If it's already ordered to such a high degree, and the not-quite-sorted elements are not far from their correct positions, then this may be one of the few cases that bubblesort is useful.
"They laughed when I sat down at the keyboard and coded a bubblesort..."
But seriously: Bubblesort is close but not quite. Bubblesort repeatedly moves in one direction, so if there's a low-key value near the top end of the array it and the comparison site "bubbles" upward all the time, it takes many iterations of the main loop for the data item to bubble down against the current. That's pretty much worst case behavior, which for Bubblesort is disastrous.
But there's a refinement to BubbleSort, sometimes called ElevatorCocktail Sort, where the bubble moves in alternating directions: One pass up, one pass down, repeat. This permits single elements to move a long distance in a single pass (or actually, 2 passes), and the number of passes is proportional to the number of elements that need moving. For a small number of unsorted elements, this can approach efficiency.

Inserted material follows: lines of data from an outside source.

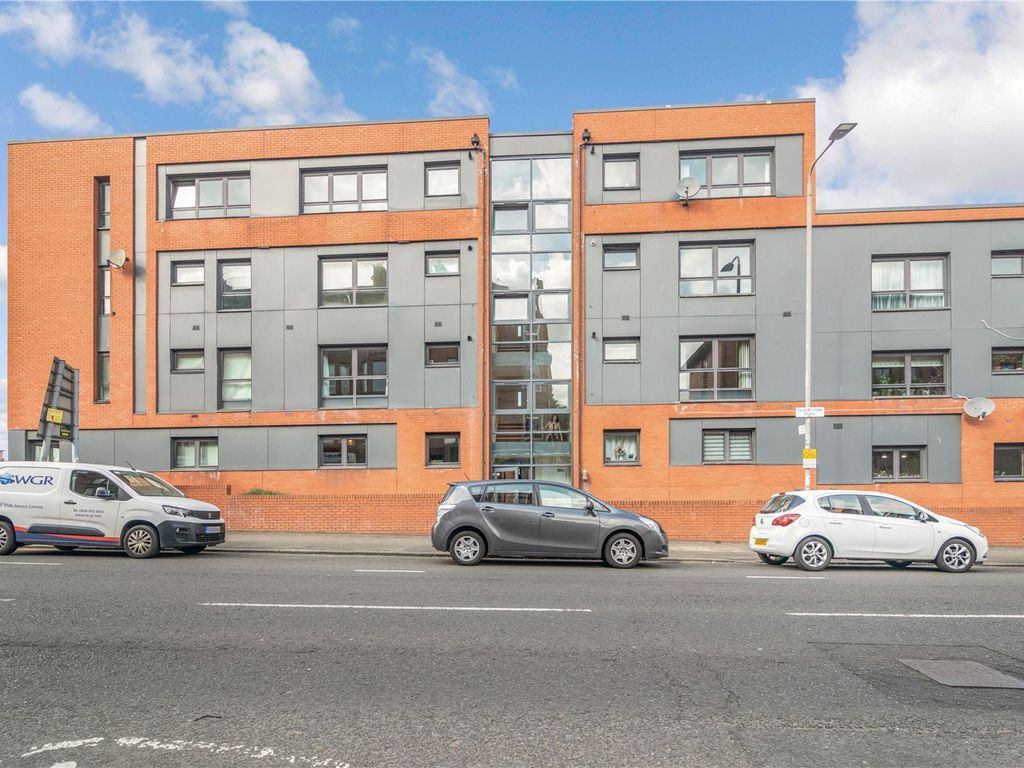 2 bed flat for sale in Clarkston Road, Muirend, Glasgow G44 Zoopla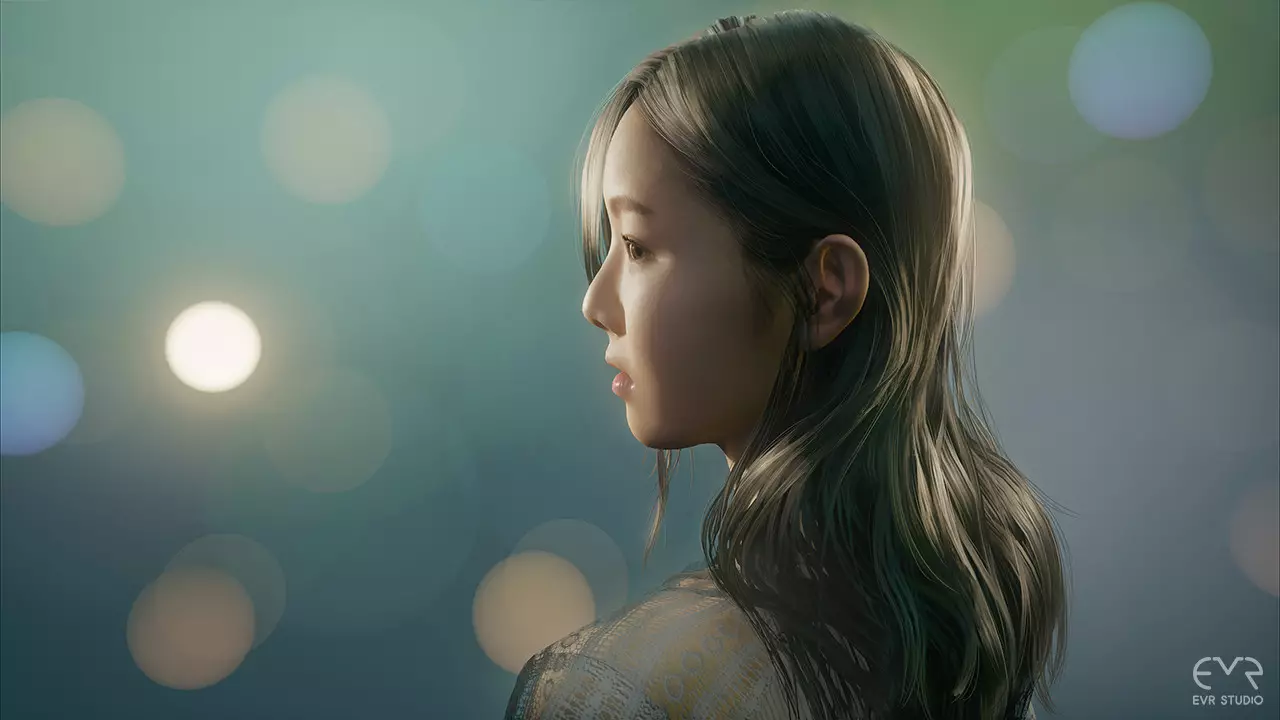 -ProjectM: Dream-游戏截图-好玩游戏库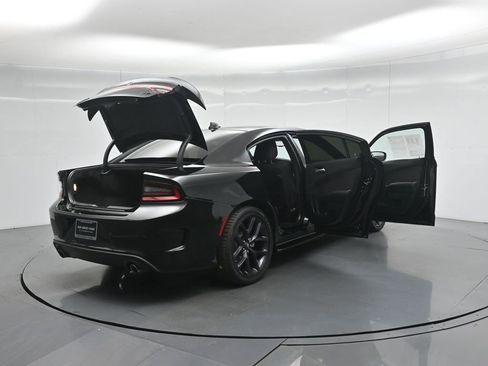 Used 2022 Dodge Charger GT w/ Blacktop Package image 6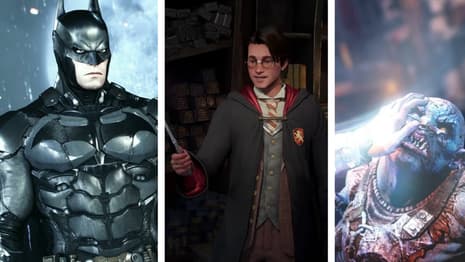 WB Games Is Something Of An Afterthought In Netflix's Acquisition Strategy, Says Co-CEO Peters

I believe that for the general case, the second link in marek's answer will be faster. The advantage of Bubble/ElevatorCocktail sort is that it's so simple, it's virtually foolproof, and not a lot of work.
As with most questions of this sort, the answer is "That depends...". Do you care if the sort is stable, i.e. if elements whose keys are equal retain their original relative ordering after being sorted? Do you just care about raw speed? Is simplicity of implementation important? Does memory consumption matter?
Personally, I will always choose a stable sort algorithm, as I'm willing to sacrifice some raw speed for what I consider to be "reasonable" behavior, and non-stable sorting is too often "unreasonable". So I tend to go with the merge-sort algorithm, which is fast and reasonably simple, but it does use extra memory. Another advantage of merge-sort is that if the data is already sorted its complexity is O(n), so for nearly-sorted data it should be close to O(n).
YMMV.
Is performance critical (as verified by a profiler)? Otherwise, just use your framework/langauge's default sort (probably quicksort). It will perform decently.